• [Problem description]: Your task is to repeat the lines below exactly, excluding any pictures they contain.
------------------------------------
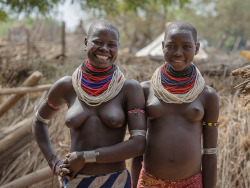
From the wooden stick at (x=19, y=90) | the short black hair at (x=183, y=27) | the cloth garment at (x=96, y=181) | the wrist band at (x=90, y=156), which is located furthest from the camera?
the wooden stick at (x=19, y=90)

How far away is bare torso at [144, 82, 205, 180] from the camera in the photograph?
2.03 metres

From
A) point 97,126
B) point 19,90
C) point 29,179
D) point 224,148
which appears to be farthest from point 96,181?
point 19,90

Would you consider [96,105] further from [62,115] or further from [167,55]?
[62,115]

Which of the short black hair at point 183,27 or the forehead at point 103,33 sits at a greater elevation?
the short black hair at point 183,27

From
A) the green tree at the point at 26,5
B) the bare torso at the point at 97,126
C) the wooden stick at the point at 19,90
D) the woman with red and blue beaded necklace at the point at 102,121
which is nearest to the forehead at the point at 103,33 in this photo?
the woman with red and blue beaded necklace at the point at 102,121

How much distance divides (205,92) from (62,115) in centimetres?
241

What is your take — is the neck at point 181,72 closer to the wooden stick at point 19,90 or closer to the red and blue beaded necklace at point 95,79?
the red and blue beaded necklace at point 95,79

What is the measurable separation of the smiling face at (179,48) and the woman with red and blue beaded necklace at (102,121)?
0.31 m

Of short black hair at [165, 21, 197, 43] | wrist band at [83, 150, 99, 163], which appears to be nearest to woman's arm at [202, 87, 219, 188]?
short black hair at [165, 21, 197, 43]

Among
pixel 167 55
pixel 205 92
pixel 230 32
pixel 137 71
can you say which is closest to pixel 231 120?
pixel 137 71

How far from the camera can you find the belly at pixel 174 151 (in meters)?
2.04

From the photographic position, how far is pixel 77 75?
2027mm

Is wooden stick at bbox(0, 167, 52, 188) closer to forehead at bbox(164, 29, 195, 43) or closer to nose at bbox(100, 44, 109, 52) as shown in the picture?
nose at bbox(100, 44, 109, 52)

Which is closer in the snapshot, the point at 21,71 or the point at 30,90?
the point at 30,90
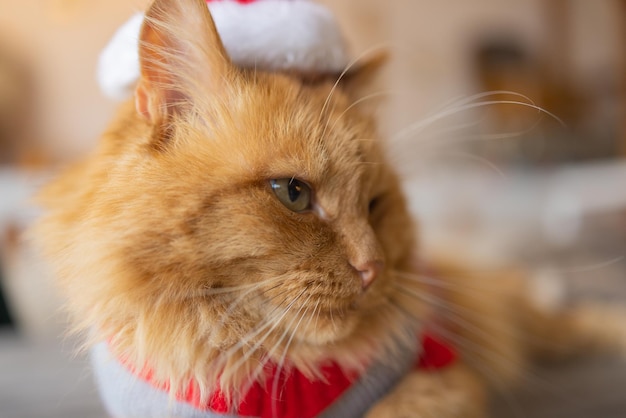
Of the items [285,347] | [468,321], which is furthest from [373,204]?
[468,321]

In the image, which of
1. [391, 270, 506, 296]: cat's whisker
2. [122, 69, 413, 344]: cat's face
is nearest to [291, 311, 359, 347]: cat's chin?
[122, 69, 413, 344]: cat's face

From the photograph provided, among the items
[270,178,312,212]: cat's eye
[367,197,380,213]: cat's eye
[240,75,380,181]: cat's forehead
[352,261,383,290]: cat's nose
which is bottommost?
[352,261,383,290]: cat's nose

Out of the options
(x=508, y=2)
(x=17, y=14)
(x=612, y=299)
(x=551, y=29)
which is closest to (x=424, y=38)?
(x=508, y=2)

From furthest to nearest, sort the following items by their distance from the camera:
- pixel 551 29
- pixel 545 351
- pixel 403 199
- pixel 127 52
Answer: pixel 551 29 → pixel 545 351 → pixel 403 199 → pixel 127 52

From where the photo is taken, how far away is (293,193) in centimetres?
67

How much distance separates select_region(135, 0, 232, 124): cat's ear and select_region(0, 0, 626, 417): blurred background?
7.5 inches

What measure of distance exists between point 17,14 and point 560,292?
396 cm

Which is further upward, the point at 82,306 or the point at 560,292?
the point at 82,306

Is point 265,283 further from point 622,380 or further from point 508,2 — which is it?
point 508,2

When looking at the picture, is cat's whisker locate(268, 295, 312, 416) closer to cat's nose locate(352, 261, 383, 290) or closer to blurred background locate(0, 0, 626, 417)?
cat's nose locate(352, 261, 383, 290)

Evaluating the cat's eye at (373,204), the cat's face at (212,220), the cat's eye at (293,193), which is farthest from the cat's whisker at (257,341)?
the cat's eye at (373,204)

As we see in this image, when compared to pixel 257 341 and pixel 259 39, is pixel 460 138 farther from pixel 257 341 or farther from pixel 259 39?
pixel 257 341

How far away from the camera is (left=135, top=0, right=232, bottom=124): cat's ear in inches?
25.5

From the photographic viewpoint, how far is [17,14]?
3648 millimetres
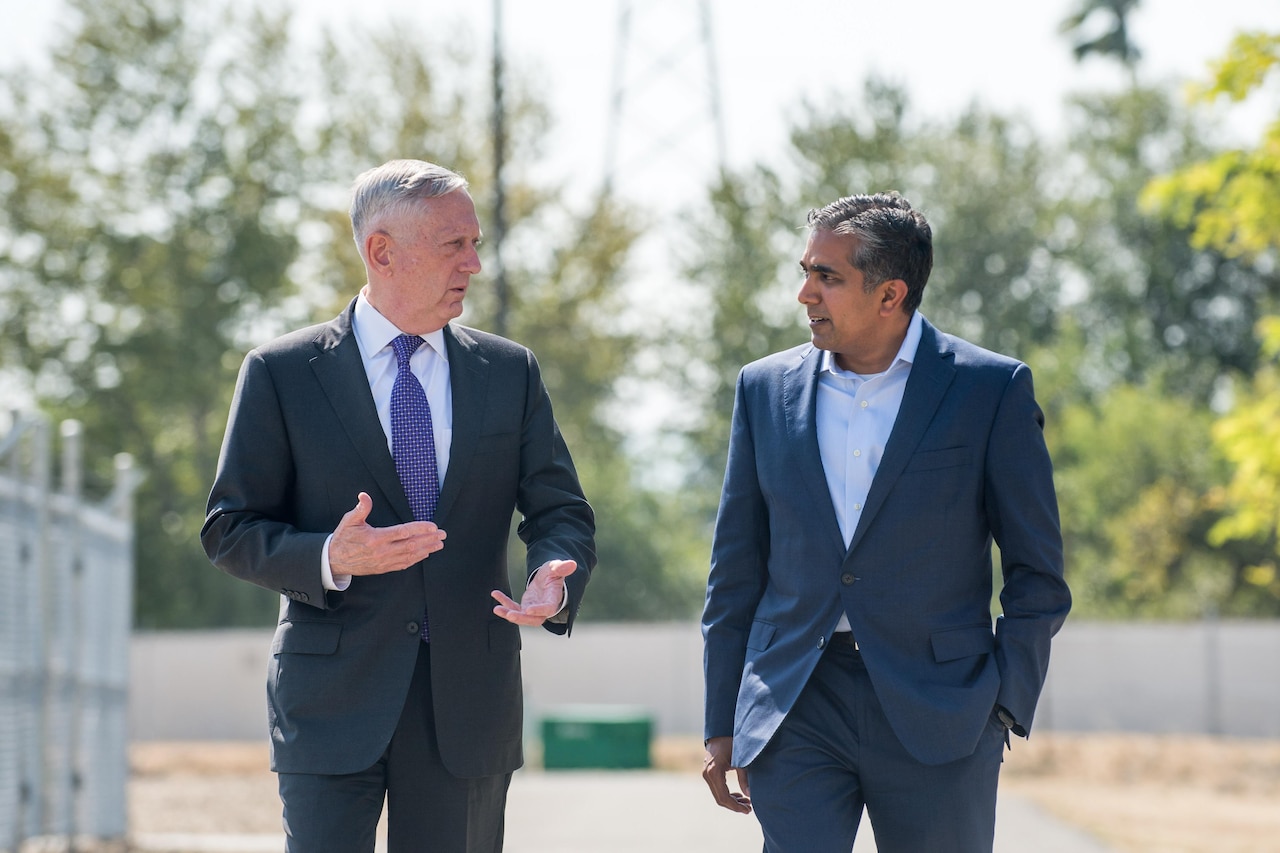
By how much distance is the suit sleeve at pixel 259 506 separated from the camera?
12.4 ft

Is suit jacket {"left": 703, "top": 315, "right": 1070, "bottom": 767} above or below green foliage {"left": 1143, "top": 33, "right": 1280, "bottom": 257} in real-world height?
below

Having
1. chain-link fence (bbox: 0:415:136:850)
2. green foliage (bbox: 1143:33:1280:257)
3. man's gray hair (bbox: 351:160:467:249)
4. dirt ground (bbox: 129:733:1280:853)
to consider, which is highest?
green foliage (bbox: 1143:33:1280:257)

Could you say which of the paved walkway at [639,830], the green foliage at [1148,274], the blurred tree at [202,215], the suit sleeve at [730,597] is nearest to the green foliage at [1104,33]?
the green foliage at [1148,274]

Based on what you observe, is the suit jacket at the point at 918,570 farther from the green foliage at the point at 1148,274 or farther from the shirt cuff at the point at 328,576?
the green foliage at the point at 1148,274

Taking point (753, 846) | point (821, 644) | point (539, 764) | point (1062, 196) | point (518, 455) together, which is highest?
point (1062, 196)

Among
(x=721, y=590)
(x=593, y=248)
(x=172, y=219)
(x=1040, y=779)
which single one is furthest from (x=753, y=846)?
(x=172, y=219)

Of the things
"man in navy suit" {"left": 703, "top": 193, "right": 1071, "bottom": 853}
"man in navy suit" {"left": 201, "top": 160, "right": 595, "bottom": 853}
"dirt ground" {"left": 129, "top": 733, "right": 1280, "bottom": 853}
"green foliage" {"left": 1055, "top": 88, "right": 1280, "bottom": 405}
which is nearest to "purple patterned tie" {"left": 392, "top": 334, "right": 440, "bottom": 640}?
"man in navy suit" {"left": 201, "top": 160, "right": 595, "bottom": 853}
------------------------------------
• [The answer]:
From the wooden stick at (x=19, y=90) | the short black hair at (x=183, y=27) | the cloth garment at (x=96, y=181) | the wrist band at (x=90, y=156), which is located furthest from the camera?
the wooden stick at (x=19, y=90)

How far away is bare torso at [144, 82, 205, 180] from the camera in the photograph?
2.03 metres

From
A) point 97,126
B) point 19,90
C) point 29,179
D) point 224,148
which appears to be farthest from point 96,181?
point 19,90

Would you consider [96,105] further from [62,115] or further from [167,55]?
[62,115]

Which of the short black hair at point 183,27 or the forehead at point 103,33 sits at a greater elevation?
the short black hair at point 183,27

From
A) the green tree at the point at 26,5
B) the bare torso at the point at 97,126
C) the wooden stick at the point at 19,90
D) the woman with red and blue beaded necklace at the point at 102,121
which is nearest to the forehead at the point at 103,33 in this photo?
the woman with red and blue beaded necklace at the point at 102,121

How much distance divides (205,92) from (62,115) in centimetres?
241

What is your take — is the neck at point 181,72 closer to the wooden stick at point 19,90 or closer to the red and blue beaded necklace at point 95,79?
the red and blue beaded necklace at point 95,79

What is the measurable separation of the smiling face at (179,48) and the woman with red and blue beaded necklace at (102,121)?
0.31 m

Of short black hair at [165, 21, 197, 43] | wrist band at [83, 150, 99, 163], which appears to be nearest to woman's arm at [202, 87, 219, 188]?
short black hair at [165, 21, 197, 43]

Among
pixel 167 55
pixel 205 92
pixel 230 32
pixel 137 71
can you say which is closest to pixel 231 120?
pixel 137 71

How far from the camera can you find the belly at pixel 174 151 (in meters)?
2.04

From the photographic position, how far is pixel 77 75?
2027mm

Is wooden stick at bbox(0, 167, 52, 188) closer to forehead at bbox(164, 29, 195, 43) or closer to nose at bbox(100, 44, 109, 52) as shown in the picture?
nose at bbox(100, 44, 109, 52)

Which is closer in the snapshot, the point at 21,71 or the point at 30,90?
the point at 30,90
Of the items [285,347] | [468,321], which is furthest from [373,204]?
[468,321]

In the image, which of
1. [391, 270, 506, 296]: cat's whisker
2. [122, 69, 413, 344]: cat's face
is nearest to [291, 311, 359, 347]: cat's chin?
[122, 69, 413, 344]: cat's face

From the photograph provided, among the items
[270,178,312,212]: cat's eye
[367,197,380,213]: cat's eye
[240,75,380,181]: cat's forehead
[352,261,383,290]: cat's nose
which is bottommost?
[352,261,383,290]: cat's nose

Out of the options
(x=508, y=2)
(x=17, y=14)
(x=612, y=299)
(x=551, y=29)
which is closest to (x=424, y=38)?
(x=508, y=2)

From furthest to nearest, sort the following items by their distance from the camera:
- pixel 551 29
- pixel 545 351
- pixel 403 199
- pixel 127 52
Answer: pixel 551 29 → pixel 545 351 → pixel 403 199 → pixel 127 52

From where the photo is taken, how far away is (293,193) in centimetres?
67

How much distance separates select_region(135, 0, 232, 124): cat's ear and select_region(0, 0, 626, 417): blurred background?
7.5 inches

What measure of distance exists between point 17,14 and point 560,292?
396 cm

Which is further upward, the point at 82,306 or the point at 560,292?
the point at 82,306

Is point 265,283 further from point 622,380 or further from point 508,2 — which is it?
point 508,2

When looking at the picture, is cat's whisker locate(268, 295, 312, 416) closer to cat's nose locate(352, 261, 383, 290) or closer to blurred background locate(0, 0, 626, 417)?
cat's nose locate(352, 261, 383, 290)

Evaluating the cat's eye at (373,204), the cat's face at (212,220), the cat's eye at (293,193), which is farthest from the cat's whisker at (257,341)?
the cat's eye at (373,204)

As we see in this image, when compared to pixel 257 341 and pixel 259 39, is pixel 460 138 farther from pixel 257 341 or farther from pixel 259 39?
pixel 257 341

How far away from the camera is (left=135, top=0, right=232, bottom=124): cat's ear in inches?
25.5

From the photographic viewpoint, how far is [17,14]?
3648 millimetres
By how much distance is the suit sleeve at pixel 259 506 separated from the camera?
12.4 ft

Is suit jacket {"left": 703, "top": 315, "right": 1070, "bottom": 767} above or below green foliage {"left": 1143, "top": 33, "right": 1280, "bottom": 257} in real-world height?
below

Having
1. chain-link fence (bbox: 0:415:136:850)
2. green foliage (bbox: 1143:33:1280:257)
3. man's gray hair (bbox: 351:160:467:249)
4. dirt ground (bbox: 129:733:1280:853)
to consider, which is highest?
green foliage (bbox: 1143:33:1280:257)

Could you say which of the paved walkway at [639,830], the green foliage at [1148,274], the blurred tree at [202,215], the suit sleeve at [730,597] is nearest to the green foliage at [1104,33]?
the green foliage at [1148,274]

Based on what you observe, is the suit jacket at the point at 918,570 farther from the green foliage at the point at 1148,274 or farther from the shirt cuff at the point at 328,576?
the green foliage at the point at 1148,274

Taking point (753, 846) | point (821, 644) | point (539, 764) | point (1062, 196) | point (518, 455) together, which is highest?
point (1062, 196)

Among
(x=721, y=590)
(x=593, y=248)
(x=172, y=219)
(x=1040, y=779)
which single one is furthest from (x=753, y=846)?
(x=172, y=219)

Of the things
"man in navy suit" {"left": 703, "top": 193, "right": 1071, "bottom": 853}
"man in navy suit" {"left": 201, "top": 160, "right": 595, "bottom": 853}
"dirt ground" {"left": 129, "top": 733, "right": 1280, "bottom": 853}
"green foliage" {"left": 1055, "top": 88, "right": 1280, "bottom": 405}
which is nearest to "purple patterned tie" {"left": 392, "top": 334, "right": 440, "bottom": 640}?
"man in navy suit" {"left": 201, "top": 160, "right": 595, "bottom": 853}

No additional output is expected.